**WYBRANY TEKST**
ŚLĄSKA IZBA APTEKARSKA
W KATOWICACH

Osoby, za które posiadacz pojazdu ponosi odpowiedzialność

Data dodania: 2013-11-20
Osobami trzecimi nie mogą być podwładni posiadacza mechanicznego środka komunikacji. Za osoby trzecie nie można również uznać osób, którym posiadacz powierzył wykonanie określonych czynności.

Osobą trzecią, w rozumieniu art. 435 § 1 k.c., może być jedynie osoba, za którą posiadacz mechanicznego środka komunikacji nie ponosi odpowiedzialności. Nie może nią być zatem osoba kierująca pojazdem za wiedzą i zgodą posiadacza.

**MATERIAŁ**
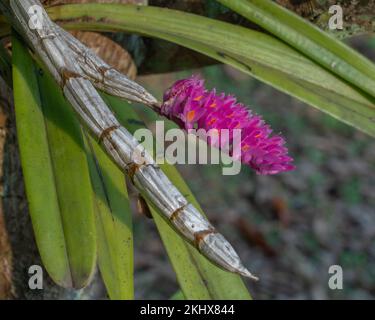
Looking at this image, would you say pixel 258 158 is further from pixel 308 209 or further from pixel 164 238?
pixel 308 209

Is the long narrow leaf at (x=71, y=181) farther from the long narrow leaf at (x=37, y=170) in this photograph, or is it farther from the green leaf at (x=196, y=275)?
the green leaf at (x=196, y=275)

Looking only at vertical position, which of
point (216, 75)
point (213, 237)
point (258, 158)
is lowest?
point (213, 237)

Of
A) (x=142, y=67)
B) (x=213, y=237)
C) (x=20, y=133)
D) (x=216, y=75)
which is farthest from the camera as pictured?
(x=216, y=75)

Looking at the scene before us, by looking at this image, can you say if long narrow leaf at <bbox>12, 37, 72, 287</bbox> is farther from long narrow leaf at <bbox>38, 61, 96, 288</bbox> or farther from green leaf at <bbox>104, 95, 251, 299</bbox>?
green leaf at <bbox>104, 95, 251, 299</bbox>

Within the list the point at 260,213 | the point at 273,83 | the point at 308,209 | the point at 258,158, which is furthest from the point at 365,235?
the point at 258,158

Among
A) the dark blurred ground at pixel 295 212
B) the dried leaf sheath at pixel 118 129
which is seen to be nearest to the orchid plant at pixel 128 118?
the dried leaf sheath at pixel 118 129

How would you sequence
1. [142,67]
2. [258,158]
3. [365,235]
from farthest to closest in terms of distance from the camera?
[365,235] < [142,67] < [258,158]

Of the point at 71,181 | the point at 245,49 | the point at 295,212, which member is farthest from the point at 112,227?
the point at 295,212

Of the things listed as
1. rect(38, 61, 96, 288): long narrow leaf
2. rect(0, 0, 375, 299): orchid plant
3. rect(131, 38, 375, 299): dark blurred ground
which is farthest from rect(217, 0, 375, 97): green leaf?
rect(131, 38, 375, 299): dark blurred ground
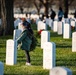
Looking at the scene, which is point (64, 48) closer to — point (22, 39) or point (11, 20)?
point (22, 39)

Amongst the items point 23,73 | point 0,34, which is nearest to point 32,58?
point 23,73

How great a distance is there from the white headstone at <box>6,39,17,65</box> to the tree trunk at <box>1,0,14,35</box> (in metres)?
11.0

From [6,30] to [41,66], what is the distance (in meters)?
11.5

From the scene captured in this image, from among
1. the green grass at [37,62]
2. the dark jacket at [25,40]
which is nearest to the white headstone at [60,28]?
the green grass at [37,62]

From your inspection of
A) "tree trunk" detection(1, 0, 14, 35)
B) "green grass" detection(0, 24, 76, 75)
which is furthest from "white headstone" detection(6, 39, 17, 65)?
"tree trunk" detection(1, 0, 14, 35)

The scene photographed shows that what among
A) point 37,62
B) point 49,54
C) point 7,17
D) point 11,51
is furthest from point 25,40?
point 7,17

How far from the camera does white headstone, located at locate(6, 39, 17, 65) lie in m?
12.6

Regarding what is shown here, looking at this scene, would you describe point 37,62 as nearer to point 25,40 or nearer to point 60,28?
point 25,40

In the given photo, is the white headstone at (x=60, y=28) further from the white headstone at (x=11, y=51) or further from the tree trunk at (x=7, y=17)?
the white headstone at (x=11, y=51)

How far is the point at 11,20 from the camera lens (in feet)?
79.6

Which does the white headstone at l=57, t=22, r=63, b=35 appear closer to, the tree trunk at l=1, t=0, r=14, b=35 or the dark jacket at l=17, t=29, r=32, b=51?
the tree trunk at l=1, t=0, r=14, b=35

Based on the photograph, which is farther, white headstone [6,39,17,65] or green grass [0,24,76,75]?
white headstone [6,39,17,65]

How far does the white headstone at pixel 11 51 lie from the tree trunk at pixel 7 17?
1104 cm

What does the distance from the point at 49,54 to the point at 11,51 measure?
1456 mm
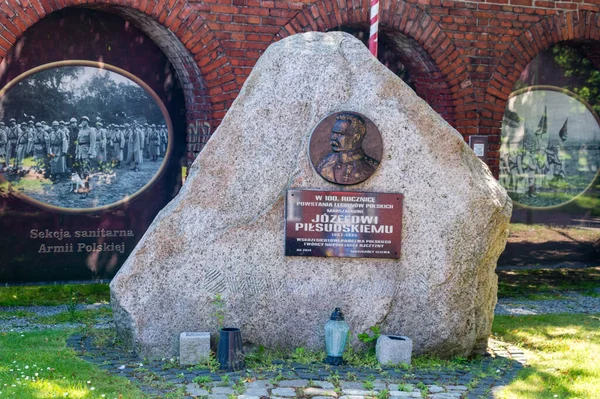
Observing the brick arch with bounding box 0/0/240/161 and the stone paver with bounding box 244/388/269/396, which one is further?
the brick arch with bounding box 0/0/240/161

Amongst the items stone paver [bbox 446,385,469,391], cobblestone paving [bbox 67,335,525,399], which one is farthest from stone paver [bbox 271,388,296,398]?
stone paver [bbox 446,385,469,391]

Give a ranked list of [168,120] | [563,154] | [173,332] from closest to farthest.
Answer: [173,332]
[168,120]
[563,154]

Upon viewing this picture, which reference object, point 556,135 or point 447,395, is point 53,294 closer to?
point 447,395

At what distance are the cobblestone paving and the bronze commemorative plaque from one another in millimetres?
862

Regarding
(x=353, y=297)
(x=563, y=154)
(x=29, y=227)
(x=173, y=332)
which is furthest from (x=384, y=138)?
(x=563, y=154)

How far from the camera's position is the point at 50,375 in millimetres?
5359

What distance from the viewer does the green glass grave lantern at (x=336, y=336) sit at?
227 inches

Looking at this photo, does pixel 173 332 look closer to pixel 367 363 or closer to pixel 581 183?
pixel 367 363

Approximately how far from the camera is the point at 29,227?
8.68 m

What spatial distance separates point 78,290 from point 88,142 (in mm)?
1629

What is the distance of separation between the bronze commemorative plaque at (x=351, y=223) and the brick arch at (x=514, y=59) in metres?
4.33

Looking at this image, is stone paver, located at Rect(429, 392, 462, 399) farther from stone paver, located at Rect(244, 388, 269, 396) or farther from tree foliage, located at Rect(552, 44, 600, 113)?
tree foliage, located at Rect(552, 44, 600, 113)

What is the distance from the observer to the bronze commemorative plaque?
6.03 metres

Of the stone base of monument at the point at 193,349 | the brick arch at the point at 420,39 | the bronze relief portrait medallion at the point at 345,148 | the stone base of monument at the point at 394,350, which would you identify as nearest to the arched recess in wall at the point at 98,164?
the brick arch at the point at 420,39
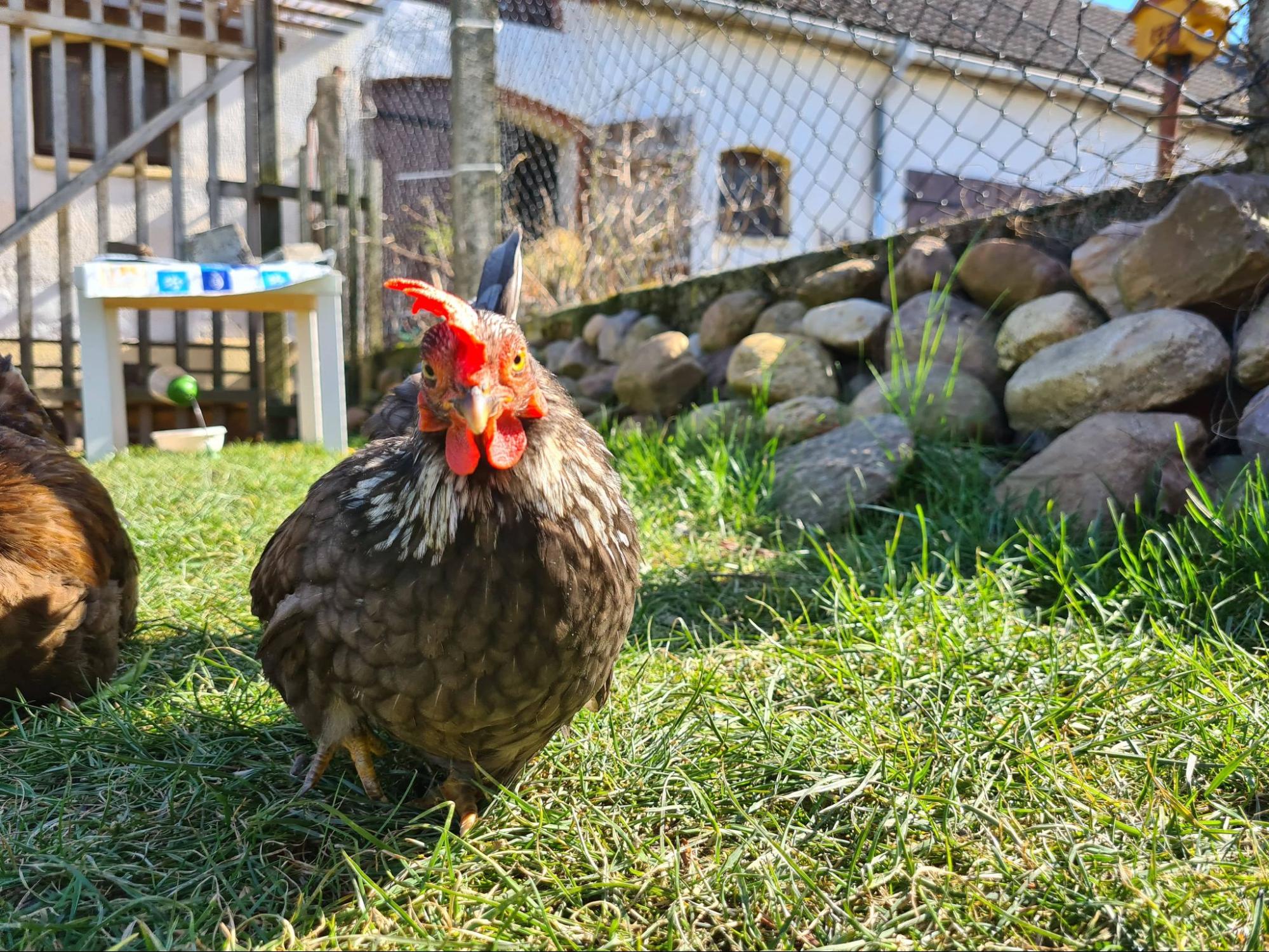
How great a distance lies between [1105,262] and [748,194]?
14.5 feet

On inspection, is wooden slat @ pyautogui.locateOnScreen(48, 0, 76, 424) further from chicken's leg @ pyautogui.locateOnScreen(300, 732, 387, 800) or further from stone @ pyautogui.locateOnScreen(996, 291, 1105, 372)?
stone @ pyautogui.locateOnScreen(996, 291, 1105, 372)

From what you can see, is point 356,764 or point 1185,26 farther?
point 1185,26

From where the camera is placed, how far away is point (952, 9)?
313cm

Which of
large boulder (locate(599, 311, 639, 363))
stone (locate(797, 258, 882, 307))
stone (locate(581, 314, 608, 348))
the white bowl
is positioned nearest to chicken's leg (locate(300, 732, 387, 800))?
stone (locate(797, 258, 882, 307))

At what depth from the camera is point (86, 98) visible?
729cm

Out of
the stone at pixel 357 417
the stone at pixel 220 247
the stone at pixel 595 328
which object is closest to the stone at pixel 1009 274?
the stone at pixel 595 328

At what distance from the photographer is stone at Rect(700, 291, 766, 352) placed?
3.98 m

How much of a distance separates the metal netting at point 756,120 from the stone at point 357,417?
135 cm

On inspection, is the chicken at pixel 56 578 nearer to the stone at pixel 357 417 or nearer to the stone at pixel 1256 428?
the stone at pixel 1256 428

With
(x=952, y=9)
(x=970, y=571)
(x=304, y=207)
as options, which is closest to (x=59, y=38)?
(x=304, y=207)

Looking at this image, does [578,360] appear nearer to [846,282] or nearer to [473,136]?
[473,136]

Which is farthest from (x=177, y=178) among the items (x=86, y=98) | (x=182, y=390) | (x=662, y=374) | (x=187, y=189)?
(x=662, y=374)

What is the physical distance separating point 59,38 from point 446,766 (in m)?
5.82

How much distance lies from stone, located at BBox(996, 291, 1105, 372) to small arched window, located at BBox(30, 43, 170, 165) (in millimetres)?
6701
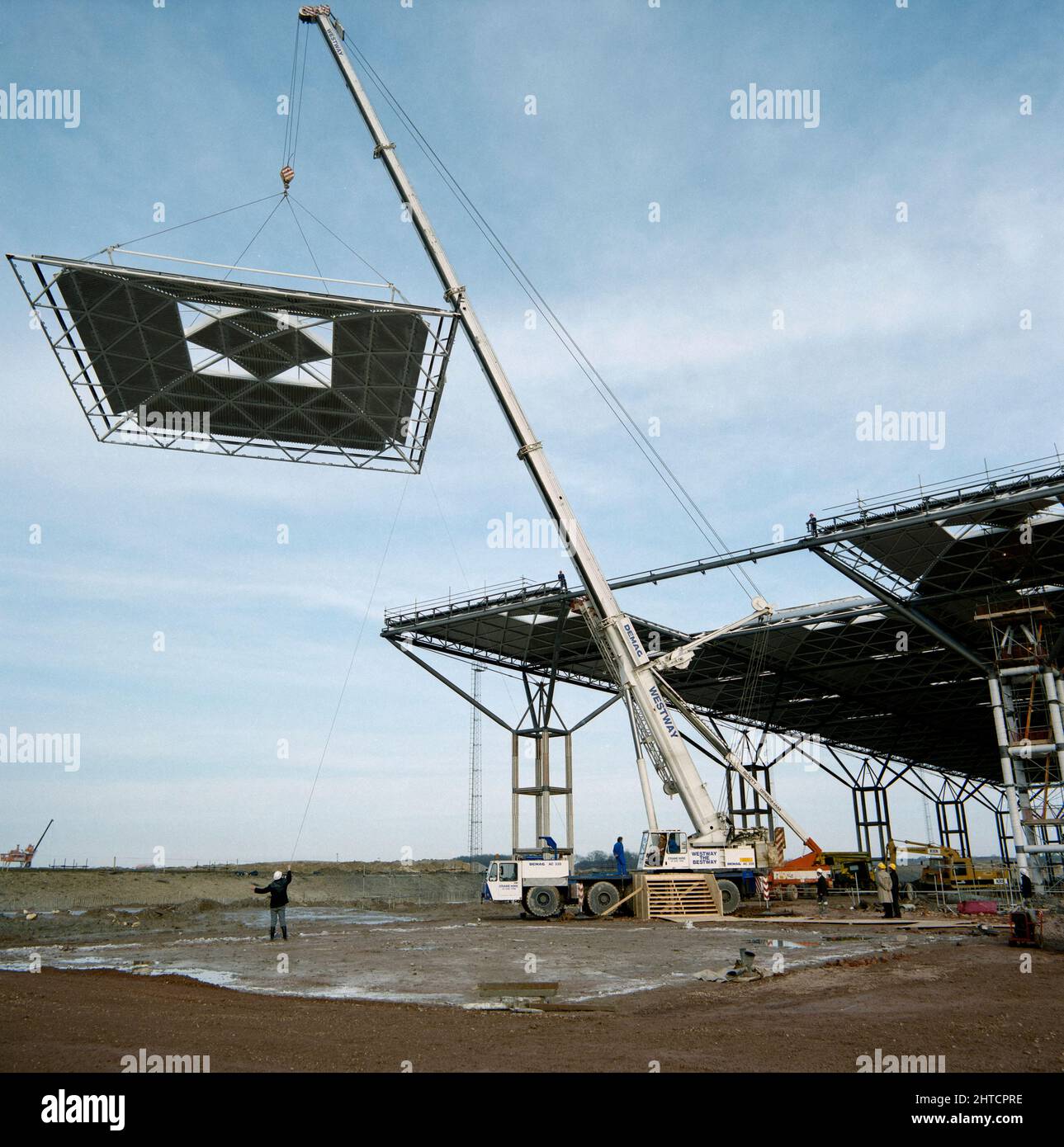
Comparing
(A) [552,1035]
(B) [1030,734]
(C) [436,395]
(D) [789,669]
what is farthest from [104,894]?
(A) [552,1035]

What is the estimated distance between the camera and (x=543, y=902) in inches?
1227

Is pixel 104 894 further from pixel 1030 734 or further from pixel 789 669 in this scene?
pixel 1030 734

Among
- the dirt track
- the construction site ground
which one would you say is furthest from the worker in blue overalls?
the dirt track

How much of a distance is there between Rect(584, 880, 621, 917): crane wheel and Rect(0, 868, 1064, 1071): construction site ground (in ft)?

**ĆWICZENIA**
1. Skopiuj bez zmian fragment wybranego tekstu, zaczynając od słów „Data dodania: 2013-11-20” i ciągnąc aż po słowa „i zgodą posiadacza.”.
2. Na który przepis powołuje się wybrany tekst, określając, kto może być osobą trzecią?

**OCZEKIWANE ODPOWIEDZI**
1.
Data dodania: 2013-11-20
Osobami trzecimi nie mogą być podwładni posiadacza mechanicznego środka komunikacji. Za osoby trzecie nie można również uznać osób, którym posiadacz powierzył wykonanie określonych czynności.

Osobą trzecią, w rozumieniu art. 435 § 1 k.c., może być jedynie osoba, za którą posiadacz mechanicznego środka komunikacji nie ponosi odpowiedzialności. Nie może nią być zatem osoba kierująca pojazdem za wiedzą i zgodą posiadacza.

2. Art. 435 § 1 k.c.